3) A bank-technical signature certificate. This is used to digitally sign data that is transmitted to the bank.
The ‘identification and authentication’ and the ‘encryption’ certificates do not convey personal authorisation. They equate to an eIDAS website certificate as opposed to an eIDAS certificate for electronic signatures. These certificates can be operated by an AISP service, for example, without the PSU’s direct involvement (i.e. their physical action to unlock the corresponding private key). In the case of a mobile phone app, a background schedule could be configured by the user for the app to automatically connect to the PIS/AIS to check on the availability of new reports to download or new payments that require authorisation. The user would be required to authenticate in order to activate the background service. They could then receive a notification, rather than having to manually launch the app and check themselves.

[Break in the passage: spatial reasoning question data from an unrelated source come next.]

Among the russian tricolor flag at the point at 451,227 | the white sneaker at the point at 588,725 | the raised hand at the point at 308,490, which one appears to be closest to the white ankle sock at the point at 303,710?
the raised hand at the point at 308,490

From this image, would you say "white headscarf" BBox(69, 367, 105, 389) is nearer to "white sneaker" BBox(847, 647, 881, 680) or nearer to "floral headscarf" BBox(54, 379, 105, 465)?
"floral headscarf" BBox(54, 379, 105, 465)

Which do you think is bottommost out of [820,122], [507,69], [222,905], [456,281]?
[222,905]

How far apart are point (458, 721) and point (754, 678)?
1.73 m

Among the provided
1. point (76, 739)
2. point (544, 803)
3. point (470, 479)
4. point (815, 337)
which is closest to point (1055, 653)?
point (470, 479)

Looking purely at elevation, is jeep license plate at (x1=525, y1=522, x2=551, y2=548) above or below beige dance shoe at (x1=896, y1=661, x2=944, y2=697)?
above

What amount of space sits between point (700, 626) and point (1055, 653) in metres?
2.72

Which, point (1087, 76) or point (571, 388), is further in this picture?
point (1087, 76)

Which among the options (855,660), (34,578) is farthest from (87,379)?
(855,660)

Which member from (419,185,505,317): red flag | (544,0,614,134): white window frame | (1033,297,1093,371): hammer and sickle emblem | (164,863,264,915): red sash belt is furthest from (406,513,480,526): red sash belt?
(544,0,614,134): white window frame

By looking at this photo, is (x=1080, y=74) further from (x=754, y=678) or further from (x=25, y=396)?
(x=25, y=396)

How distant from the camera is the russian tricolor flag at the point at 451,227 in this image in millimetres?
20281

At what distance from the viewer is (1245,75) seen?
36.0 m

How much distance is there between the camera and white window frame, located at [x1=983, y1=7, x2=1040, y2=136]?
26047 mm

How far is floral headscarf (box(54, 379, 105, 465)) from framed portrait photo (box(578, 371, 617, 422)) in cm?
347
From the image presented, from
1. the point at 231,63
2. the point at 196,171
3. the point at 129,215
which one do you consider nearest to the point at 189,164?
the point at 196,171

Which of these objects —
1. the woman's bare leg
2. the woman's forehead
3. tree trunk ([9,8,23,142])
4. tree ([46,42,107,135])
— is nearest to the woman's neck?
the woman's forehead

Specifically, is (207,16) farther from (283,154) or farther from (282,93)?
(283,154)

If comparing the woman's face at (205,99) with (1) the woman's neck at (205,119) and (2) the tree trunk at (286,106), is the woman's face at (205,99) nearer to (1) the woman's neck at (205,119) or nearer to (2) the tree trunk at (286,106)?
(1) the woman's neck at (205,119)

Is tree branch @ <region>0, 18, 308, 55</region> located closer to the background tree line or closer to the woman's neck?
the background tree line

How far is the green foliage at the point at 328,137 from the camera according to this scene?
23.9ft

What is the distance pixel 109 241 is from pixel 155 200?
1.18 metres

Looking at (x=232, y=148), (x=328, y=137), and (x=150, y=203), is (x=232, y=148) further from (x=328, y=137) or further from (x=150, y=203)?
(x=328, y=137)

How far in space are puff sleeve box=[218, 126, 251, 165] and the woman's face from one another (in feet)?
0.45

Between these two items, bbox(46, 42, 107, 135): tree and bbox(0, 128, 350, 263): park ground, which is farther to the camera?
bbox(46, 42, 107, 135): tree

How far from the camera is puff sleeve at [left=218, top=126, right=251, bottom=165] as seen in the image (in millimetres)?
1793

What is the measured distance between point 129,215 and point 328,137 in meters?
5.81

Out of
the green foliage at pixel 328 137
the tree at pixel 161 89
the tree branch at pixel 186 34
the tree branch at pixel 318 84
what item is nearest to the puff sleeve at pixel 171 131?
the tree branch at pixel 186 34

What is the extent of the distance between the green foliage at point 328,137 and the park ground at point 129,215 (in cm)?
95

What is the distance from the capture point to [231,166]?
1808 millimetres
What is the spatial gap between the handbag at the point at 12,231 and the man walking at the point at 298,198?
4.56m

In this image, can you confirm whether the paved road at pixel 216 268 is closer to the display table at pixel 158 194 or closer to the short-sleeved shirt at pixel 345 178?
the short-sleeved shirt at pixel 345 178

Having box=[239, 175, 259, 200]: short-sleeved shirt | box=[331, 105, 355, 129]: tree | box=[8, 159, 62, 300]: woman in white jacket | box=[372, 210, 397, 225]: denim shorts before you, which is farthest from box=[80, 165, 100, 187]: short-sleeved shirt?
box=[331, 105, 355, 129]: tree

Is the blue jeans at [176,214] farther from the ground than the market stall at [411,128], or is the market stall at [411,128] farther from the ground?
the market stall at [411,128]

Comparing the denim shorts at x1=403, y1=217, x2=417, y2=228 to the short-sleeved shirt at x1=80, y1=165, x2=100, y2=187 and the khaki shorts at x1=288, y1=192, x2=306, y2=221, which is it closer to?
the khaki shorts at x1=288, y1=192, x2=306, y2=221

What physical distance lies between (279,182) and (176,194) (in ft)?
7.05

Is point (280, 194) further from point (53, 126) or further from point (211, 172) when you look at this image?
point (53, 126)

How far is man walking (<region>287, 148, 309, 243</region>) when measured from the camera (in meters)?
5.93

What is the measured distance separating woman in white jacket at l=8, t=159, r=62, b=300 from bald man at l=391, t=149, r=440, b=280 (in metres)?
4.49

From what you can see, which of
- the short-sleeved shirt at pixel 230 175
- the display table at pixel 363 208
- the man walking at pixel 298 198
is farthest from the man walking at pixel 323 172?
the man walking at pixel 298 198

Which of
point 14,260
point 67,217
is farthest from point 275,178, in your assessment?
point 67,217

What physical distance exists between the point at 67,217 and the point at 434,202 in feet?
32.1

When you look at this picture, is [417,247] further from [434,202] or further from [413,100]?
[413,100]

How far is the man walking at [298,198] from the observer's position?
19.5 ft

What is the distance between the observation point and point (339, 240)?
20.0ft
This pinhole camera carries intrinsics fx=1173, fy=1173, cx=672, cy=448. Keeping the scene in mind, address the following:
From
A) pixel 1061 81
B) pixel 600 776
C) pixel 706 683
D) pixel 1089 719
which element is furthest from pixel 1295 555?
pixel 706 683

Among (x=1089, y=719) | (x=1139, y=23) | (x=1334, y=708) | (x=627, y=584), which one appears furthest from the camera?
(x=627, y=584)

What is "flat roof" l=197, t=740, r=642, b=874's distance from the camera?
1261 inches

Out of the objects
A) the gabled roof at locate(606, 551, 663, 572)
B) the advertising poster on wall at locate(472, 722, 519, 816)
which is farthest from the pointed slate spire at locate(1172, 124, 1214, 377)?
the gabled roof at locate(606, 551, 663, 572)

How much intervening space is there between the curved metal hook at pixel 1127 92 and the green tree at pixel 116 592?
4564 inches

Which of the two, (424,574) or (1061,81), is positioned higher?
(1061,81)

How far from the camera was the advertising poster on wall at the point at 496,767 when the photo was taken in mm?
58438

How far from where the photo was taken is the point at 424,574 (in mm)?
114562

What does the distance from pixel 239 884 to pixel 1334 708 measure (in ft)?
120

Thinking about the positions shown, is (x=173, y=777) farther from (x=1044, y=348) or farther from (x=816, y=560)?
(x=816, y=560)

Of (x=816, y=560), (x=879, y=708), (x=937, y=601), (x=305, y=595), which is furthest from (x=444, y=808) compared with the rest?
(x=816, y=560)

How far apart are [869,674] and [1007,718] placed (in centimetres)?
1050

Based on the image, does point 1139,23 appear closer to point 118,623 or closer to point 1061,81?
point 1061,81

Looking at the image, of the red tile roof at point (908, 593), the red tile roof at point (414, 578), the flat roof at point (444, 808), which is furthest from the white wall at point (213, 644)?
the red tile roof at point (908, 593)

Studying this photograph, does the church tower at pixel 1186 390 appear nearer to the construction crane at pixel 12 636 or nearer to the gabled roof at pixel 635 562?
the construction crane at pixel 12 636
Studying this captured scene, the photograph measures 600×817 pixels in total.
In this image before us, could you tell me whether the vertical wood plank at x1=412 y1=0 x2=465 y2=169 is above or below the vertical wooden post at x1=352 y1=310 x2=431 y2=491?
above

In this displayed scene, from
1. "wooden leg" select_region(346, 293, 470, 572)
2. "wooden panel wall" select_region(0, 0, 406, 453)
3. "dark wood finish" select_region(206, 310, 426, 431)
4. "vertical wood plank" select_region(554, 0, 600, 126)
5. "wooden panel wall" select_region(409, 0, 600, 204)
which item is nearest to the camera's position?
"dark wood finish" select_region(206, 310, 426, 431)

The ‘bank-technical signature key’, when issued to a personal authorisation user, would correspond with an eIDAS certificate for electronic signatures. This certificate (and corresponding private key) is under the sole control of the PSU. Strong customer authentication for payment initiation cannot be performed without direct involvement of the PSU (i.e. only they can unlock the private key, with knowledge or inheritance, for example).
Yes, I am very supportive of this approach.
I am very supportive of the use of ISO 20022. I suggest that in order to support interoperability further, where the Common Global Implementation (CGI) initiative has endorsed a specific version of an ISO 20022 format, only this version should be utilised.
With regards to the identification of PISP’s and AISP’s, where the PISP or AISP is centrally hosting its service, I agree with the approach that the PISP or AISP must identify themselves via the use of an eIDAS website certificate issued by a qualified trust services provider (QTSP).
However where the PISP / AISP provides their customers with software (such as a mobile app) that communicates directly with the PIS/AIS, rather indirectly via a PISP/AISP hosted service, there should be alternative means to identify the provider of the software. This is on the assumption that a dedicated eIDAS website certificate would need to be procured for each installation of the software, i.e. for each mobile device.
Article 13b references “Mechanisms ensuring that the authentication software delivered to the payment services user via the internet has been digitally signed by the payment services provider;”
Perhaps this should be expanded to clarify that any software delivered to the PSU via the internet by either the PSP or PISP or AISP, must be digitally signed by the provider, using an eIDAS web site certificate, issued by a QTSP. The corresponding signature proof must be made available to the PSP/ASP, whenever a connection is established. This could then be used to identify the PISP/AISP.
In the case where the AISP is performing data analytics, I believe a limit of two requests per day is sufficient.
However, in the case of payment approvals, where the PSU is being asked to approve payments that have already been transmitted to the PIS (in support of segregation requirements), it would be very beneficial to the PSU for the PISP to notify them that a payment order is awaiting their approval. In this case, two requests per day would be very restrictive.